A propósito, Freire (1980, 1983) argumenta que o mundo humano é comunicação e a comunicação é comunicar-se em torno do significado, de modo que comunicação é diálogo, tornando o conceito de dialogidade (Marková, 2006; Buber, 2007), nomeadamente na educação, em uma referência mundial na construção do conhecimento.
Dito isso, nunca foi tão importante compreender o mundo social, para que seja possível dialogar, opinar, defender e construir a vida em todos os sentidos. Arriscamos dizer que nunca foi tão importante colaborar com a construção da cidadania. Ou seja, cabe à pesquisa empírica esse papel, que de modo organizado pode revelar aspectos importantes da existência humana e das coisas do mundo.
Assim, este ensaio teórico-metodológico não pretende aprofundar as caraterísticas de uma ou outra nem advogar qualquer tipo de incompatibilidade entre as duas metodologias, mas tem por objetivo refletir sobre até que ponto as metodologias qualitativas são exclusivamente qualitativas e, sobretudo, as quantitativas são exclusivamente quantitativas.
Para isso, pretende refletir sobre as seguintes questões epistemológicas: Qual a importância da análise qualitativa no âmbito das pesquisas, sobretudo empíricas, e de que forma podem, e devem assumir um caráter dialógico com as ações de pesquisa quantitativa? O que há de qualitativo na pesquisa quantitativa?
Com base nos estudos do processo de triangulação da pesquisa qualitativa desenvolvido por Tuzzo e Braga (2016, 2022); na análise sobre a epistemologia da pesquisa em comunicação (Becker, 2014, 2022); nos estudos desenvolvidos pelo GT - Grupo de Trabalho em Epistemologia da Comunicação da Compós - Associação Nacional (Brasileira) dos Programas de Pós-Graduação em Comunicação; e na dialogicidade (Marková, 2006; Buber, 2007), propomos a compreensão do caráter epistemológico da pesquisa qualitativa a partir do desenho da pesquisa em todas as suas fases.
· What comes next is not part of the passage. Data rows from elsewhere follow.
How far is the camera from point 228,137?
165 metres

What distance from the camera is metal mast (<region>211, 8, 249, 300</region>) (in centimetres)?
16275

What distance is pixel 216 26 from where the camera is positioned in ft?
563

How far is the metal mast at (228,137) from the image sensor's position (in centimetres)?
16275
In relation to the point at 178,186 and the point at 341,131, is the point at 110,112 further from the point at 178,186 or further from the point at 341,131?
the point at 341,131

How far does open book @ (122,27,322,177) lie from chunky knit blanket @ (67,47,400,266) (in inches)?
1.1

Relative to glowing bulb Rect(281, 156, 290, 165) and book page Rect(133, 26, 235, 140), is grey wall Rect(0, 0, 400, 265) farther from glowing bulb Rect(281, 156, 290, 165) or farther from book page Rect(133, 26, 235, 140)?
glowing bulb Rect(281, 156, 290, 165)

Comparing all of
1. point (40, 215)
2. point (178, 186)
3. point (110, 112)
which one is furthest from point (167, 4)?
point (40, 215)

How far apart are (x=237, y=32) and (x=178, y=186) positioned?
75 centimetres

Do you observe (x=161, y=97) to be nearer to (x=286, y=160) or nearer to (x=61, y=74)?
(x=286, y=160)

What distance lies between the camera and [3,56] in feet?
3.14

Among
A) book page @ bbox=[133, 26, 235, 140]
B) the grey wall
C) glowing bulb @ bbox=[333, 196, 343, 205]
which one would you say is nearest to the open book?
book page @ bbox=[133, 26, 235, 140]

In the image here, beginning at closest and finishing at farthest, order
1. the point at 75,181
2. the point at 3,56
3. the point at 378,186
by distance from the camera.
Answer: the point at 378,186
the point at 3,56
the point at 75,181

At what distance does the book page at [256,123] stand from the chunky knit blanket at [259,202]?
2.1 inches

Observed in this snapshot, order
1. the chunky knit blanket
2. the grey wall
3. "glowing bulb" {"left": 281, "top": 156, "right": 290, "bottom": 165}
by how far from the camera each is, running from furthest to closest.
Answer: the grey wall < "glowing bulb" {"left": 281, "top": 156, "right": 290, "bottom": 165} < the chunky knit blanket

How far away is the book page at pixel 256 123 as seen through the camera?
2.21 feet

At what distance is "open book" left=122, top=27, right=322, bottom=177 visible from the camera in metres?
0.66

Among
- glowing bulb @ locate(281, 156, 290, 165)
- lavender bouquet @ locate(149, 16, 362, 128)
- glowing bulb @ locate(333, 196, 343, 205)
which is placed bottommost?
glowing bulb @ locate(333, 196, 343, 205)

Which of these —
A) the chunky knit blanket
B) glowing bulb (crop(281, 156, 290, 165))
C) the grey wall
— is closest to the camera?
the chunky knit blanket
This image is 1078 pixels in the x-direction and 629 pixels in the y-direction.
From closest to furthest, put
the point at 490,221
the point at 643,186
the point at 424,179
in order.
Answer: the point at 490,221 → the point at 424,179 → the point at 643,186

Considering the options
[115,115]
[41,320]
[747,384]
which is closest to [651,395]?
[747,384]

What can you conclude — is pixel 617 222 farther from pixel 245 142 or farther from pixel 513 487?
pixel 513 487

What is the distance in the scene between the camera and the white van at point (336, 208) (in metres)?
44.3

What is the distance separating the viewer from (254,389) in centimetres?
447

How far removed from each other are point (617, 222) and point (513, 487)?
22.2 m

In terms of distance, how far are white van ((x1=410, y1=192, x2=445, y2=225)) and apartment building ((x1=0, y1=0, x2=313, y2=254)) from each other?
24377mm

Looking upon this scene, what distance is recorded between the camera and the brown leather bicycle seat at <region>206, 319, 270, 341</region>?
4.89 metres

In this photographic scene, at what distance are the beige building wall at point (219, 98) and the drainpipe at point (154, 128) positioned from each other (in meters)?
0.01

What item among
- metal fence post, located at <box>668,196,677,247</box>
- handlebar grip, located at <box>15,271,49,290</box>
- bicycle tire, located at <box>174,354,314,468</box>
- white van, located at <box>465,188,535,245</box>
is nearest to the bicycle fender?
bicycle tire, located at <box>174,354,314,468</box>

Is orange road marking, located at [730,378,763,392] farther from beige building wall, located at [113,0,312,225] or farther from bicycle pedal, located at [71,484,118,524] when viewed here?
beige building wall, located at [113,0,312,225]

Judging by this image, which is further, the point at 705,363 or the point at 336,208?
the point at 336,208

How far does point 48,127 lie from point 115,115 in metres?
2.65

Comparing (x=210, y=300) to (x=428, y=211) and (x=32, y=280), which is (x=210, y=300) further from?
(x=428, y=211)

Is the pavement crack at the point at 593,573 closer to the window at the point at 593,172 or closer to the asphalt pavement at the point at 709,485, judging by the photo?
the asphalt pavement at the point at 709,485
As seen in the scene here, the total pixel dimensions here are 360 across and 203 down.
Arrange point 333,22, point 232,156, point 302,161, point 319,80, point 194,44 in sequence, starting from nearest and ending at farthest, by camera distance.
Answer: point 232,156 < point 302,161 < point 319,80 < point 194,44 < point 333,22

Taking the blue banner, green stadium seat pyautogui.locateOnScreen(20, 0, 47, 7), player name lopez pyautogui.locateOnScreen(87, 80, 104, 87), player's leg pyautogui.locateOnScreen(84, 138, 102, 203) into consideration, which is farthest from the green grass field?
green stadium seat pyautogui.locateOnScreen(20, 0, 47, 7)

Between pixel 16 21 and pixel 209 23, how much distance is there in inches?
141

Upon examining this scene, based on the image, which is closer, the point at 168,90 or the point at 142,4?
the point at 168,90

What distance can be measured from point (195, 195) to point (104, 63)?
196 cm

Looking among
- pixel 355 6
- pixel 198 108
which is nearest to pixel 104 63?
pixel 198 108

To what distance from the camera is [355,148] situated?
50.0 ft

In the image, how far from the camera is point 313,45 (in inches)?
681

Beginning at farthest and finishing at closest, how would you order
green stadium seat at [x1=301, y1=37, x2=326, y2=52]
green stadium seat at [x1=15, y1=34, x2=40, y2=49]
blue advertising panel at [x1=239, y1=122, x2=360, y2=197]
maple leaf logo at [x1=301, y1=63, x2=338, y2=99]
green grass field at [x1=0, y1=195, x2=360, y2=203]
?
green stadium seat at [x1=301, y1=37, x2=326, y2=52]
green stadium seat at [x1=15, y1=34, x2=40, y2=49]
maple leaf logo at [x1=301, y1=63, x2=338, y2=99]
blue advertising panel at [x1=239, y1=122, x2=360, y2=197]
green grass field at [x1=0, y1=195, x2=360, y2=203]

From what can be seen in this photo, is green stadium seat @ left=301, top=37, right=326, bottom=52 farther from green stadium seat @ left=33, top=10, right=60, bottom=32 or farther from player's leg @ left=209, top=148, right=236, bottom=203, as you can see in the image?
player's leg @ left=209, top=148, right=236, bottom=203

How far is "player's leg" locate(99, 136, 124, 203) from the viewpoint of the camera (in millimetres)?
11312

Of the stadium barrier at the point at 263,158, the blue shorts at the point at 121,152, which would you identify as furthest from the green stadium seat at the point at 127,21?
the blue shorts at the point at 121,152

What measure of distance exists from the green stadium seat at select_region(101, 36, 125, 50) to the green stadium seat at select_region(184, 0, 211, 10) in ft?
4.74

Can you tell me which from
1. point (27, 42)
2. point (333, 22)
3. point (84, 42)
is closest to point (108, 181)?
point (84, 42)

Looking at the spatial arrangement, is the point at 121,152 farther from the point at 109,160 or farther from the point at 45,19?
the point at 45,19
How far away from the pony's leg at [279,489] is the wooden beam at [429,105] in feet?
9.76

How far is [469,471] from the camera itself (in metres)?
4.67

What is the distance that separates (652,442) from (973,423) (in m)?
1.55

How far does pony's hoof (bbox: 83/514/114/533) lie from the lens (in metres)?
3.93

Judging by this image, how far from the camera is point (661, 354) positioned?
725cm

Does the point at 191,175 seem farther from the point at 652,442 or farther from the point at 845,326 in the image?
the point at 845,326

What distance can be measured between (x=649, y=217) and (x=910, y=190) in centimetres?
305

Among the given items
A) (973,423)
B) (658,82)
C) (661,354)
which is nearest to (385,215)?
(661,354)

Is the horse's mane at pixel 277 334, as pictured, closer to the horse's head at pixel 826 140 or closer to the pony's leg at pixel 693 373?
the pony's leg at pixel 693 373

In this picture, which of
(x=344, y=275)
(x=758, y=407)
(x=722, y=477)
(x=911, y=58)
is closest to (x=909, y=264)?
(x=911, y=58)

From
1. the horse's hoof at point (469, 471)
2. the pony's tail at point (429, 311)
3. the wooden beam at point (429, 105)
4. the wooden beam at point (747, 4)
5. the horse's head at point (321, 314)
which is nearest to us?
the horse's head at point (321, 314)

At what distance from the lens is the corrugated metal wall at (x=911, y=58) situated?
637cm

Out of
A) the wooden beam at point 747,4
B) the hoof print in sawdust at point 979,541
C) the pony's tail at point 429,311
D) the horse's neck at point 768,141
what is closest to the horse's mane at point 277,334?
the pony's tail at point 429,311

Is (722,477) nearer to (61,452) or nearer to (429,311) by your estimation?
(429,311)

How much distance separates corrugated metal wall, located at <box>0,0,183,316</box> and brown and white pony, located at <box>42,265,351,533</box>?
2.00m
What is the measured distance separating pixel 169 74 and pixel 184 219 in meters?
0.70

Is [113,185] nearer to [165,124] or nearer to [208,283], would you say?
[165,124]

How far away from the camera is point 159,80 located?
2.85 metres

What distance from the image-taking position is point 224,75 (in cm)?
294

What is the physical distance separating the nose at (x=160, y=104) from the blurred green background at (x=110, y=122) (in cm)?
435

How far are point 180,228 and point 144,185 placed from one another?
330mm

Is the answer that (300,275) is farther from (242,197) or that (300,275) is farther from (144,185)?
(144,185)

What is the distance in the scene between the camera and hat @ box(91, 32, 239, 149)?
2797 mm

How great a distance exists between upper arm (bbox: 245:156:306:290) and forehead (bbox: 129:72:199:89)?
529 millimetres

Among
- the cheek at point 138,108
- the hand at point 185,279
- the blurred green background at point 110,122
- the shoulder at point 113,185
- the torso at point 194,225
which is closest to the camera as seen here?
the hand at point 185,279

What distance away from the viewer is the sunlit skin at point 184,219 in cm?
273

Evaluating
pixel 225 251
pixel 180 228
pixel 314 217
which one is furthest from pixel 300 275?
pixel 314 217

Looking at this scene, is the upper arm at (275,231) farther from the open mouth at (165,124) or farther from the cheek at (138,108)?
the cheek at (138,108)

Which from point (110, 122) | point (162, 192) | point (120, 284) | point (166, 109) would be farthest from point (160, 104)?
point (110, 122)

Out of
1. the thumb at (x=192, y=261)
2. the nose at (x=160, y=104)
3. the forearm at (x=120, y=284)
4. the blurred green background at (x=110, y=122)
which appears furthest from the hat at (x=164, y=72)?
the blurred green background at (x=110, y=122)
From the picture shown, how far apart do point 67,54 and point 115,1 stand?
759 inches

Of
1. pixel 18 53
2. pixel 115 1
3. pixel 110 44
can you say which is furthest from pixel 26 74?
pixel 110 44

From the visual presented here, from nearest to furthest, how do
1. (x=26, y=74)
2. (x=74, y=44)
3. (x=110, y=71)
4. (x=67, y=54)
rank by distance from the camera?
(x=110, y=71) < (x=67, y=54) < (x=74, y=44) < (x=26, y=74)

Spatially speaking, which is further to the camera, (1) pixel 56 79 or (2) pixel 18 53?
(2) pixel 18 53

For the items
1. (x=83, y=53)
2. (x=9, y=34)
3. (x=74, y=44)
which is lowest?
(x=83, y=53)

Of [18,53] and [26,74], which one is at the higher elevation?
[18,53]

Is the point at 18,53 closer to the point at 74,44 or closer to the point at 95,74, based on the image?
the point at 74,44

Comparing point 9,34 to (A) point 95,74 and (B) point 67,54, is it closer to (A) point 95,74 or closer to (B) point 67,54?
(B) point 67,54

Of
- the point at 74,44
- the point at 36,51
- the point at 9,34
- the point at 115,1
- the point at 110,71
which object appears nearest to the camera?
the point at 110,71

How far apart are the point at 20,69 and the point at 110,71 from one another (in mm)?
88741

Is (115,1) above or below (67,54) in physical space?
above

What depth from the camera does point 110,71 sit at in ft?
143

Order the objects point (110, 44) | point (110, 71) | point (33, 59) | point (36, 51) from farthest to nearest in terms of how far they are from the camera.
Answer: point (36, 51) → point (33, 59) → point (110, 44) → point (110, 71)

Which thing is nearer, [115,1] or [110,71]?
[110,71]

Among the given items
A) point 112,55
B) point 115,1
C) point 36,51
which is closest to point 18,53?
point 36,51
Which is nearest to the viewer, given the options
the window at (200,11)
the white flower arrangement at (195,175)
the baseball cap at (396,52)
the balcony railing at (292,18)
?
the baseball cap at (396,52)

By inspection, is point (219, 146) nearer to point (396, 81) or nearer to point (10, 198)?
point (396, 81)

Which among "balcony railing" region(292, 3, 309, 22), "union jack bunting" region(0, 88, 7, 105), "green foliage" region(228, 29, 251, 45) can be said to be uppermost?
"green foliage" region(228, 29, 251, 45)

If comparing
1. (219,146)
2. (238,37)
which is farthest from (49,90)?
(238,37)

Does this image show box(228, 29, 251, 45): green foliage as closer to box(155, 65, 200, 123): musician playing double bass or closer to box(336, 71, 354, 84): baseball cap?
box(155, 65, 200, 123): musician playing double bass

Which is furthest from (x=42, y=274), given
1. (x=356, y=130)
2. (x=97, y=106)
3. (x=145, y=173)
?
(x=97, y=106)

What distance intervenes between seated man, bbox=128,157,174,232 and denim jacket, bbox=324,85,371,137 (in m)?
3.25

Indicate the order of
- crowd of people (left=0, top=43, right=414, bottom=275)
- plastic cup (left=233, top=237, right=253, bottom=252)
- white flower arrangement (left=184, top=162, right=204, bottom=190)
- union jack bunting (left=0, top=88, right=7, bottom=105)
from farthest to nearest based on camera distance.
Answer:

A reflexão teórico-metodológica, que se reflete neste artigo, pretende responder à inquietação sobre a relação imbricada das pesquisas qualitativas e quantitativas. Ainda que na pesquisa quantitativa os resultados numéricos sejam a principal base de sustentação, sobretudo no que se refere aos fenómenos sociais, é evidente a importância da compreensão dos dados de forma contextualizada sobre as experiências socioculturais e os processos de construção do tecido social, o que implica por um lado, um diálogo entre um sujeito (capaz de reflexão e interpretação) e um objeto de estudo (refletido nos resultados); e, por outro, entre metodologias qualitativa e quantitativa.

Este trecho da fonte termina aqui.